### Texto extraído
Acórdão nº 00716/10.3BEBRG de Tribunal Central Administrativo Norte, 15 de Dezembro de 2017

Magistrado ResponsávelLuís Migueis Garcia
Data da Resolução15 de Dezembro de 2017
EmissorTribunal Central Administrativo Norte

Proc. nº 716/10.3BEBRG Ageas Portugal, Companhia de Seguros, S.A.

, id. nos autos, interpõe recurso jurisdicional de decisão do TAF de Braga, que julgou improcedente acção administrativa comum ordinária por si intentada contra o Município de Barcelos, sendo interveniente principal Fidelidade – Companhia de Seguros, S.A..

*A recorrente remata o seu recurso com as seguintes conclusões: 1 – A recorrente não concorda com a douta decisão proferida pelo Tribunal a quo que absolveu a ré do pedido deduzido nos presentes autos.

2 – Salvo o devido respeito entende-se que, em face da factualidade provada, estão verificados todos os pressupostos para se concluir que o caminho/via onde ocorreu o acidente de trabalho /viação é do domínio público, incumbindo, por conseguinte, ao Réu Município de Barcelos os deveres de vigilância, fiscalização, reparação e conservação da via, bem como a sinalização dos locais de perigo.

3 – Todavia a Mm.ª Decisora concluiu que o aludido caminho é de natureza particular, encontrando-se sob a responsabilidade dos seus proprietários.

4 – Para a tomada desta decisão foi determinante o resultado da sentença proferida pelo Tribunal Judicial da Comarca de Barcelos junta aos presentes autos, num processo em que, nem a aqui Autora nem o Réu foram partes, nem chamados a intervir, inexistindo identidade de sujeitos, pedido e causa de pedir.

### Material fornecido
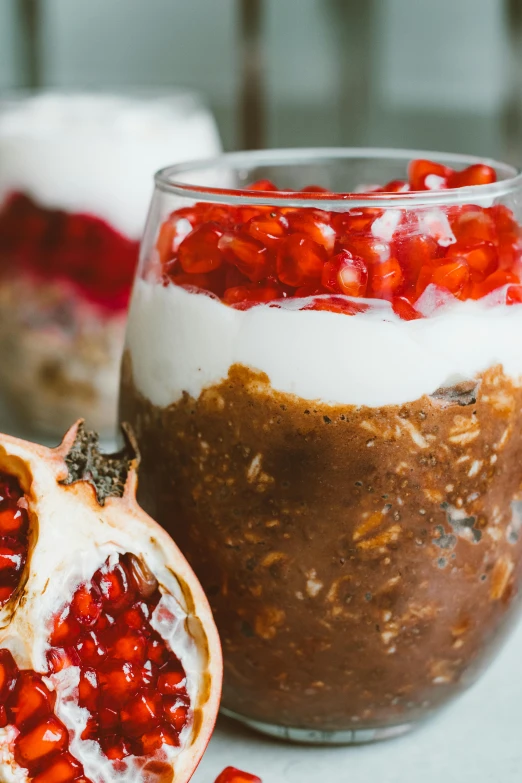 a couple of desserts sitting on top of a table, fruit, bowl filled with food, pomegranate, daytime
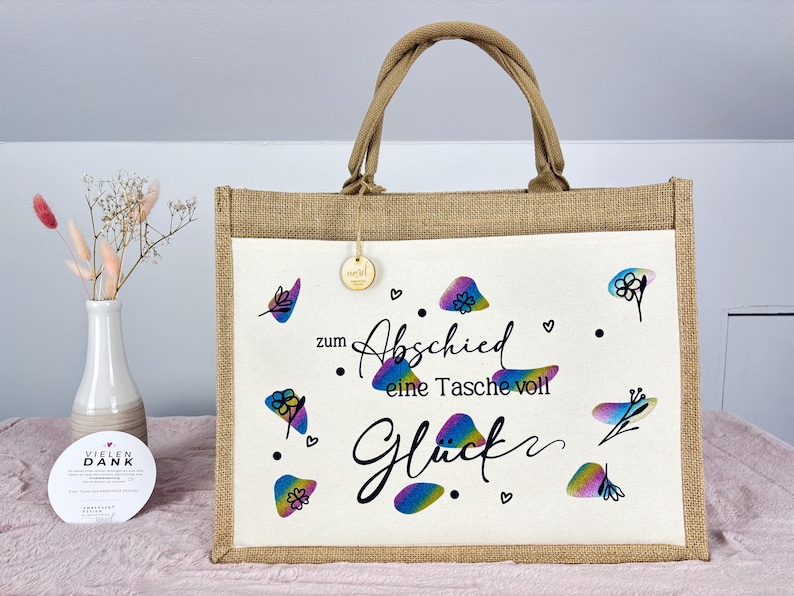 Pu&ograve; includere: Una borsa tote in iuta beige con un pannello frontale bianco. Il pannello frontale presenta motivi floreali colorati e il testo tedesco "zum Abschied eine Tasche voll Gl&uuml;ck". La borsa ha un manico beige abbinato.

### Tarefa A
Reproduza fielmente o trecho do acórdão que vai de "Acórdão nº 00716/10.3BEBRG" até "Portugal, Companhia de Seguros, S.A.".
### Tarefa B
Segundo o acórdão, contra quem a Ageas Portugal intentou a acção administrativa comum ordinária?
### Tarefa C
Prossiga a redação do acórdão do Tribunal Central Administrativo Norte a partir da última frase apresentada.

### Resposta esperada A
Acórdão nº 00716/10.3BEBRG de Tribunal Central Administrativo Norte, 15 de Dezembro de 2017

Magistrado ResponsávelLuís Migueis Garcia
Data da Resolução15 de Dezembro de 2017
EmissorTribunal Central Administrativo Norte

Proc. nº 716/10.3BEBRG Ageas Portugal, Companhia de Seguros, S.A.

### Resposta esperada B
Contra o Município de Barcelos.

### Resposta esperada C
5 – Assim, em nossa modesta opinião a Mm.ª Juiz a quo sobrevalorizou uma prova extra processual em detrimento da prova produzida em audiência de julgamento e demais prova documental junta aos autos.

6 - Com efeito o caminho/via onde ocorreu o acidente dos autos foi anteriormente a 01/03/2007, data do aludido evento, do domínio privado, para acesso às bouças que ali existiam.

7 – Porém uma faixa de terreno onde o dito caminho se integra, foi doado em 13/05/1983, por escritura pública ao Município de Barcelos, por JMSP.

8 – Acresce ainda referir que no local onde se mostra implantado o caminho, foi construída uma unidade fabril para confeção têxtil e instalações da empresa ARA Ld.ª , conforme alvarás de loteamento n.ºs 130/81 e 28/87, respetivamente, aprovados pela Câmara Municipal de Barcelos.

9 – O caminho em questão é pois utilizado para o trânsito de acesso à ARA e demais estabelecimentos industriais ali existentes, onde se incluem os proprietários das empresas, trabalhadores, vendedores, clientes, proprietários das bouças, em suma de livre acesso a quem por ali passe, ou circule.

10 – Foi ainda colocada na sua entrada, na zona que conflui com a EN 206, uma placa de toponímia, designando–o de Rua do Bonsucesso.

11 – Como resulta dos factos provados o caminho apresentava em 2007 uma largura de 5 metros e encontrava-se em deficiente estado de conservação.

12 - Acontece que os sinistrados MC e LM, trabalhadores da empresa ARA, quando se dirigiam para as instalações da mesma provindos da EN 206, efetuando o percurso pelo caminho/via, ao desviarem-se de outra viatura, as terras aluíram tendo a viatura e os dois ocupantes caído a uma poça de água.

13 – Sendo este acidente caracterizado como acidente de trabalho, a recorrente suportou todas as despesas, encargos e pagamento de pensões/capitais de remição aos sinistrados, no âmbito da responsabilidade infortunística laboral para si transferida, 14 – Cujo reembolso dos montantes pagos vem peticionar à Ré, por via da omissão do dever jurídico a que estava obrigado o Município de Barcelos, traduzido na vigilância, fiscalização, reparação, conservação e sinalização adequada das situações de perigo existentes na via pública, o que não aconteceu no caso em apreço, 15 – Circunstância agravada pelo facto de ser visível e notória a degradação e o deficiente estado de conservação da via.

16 – Tal omissão foi a causa adequada do acidente dos autos e dos danos sofridos pelos sinistrados.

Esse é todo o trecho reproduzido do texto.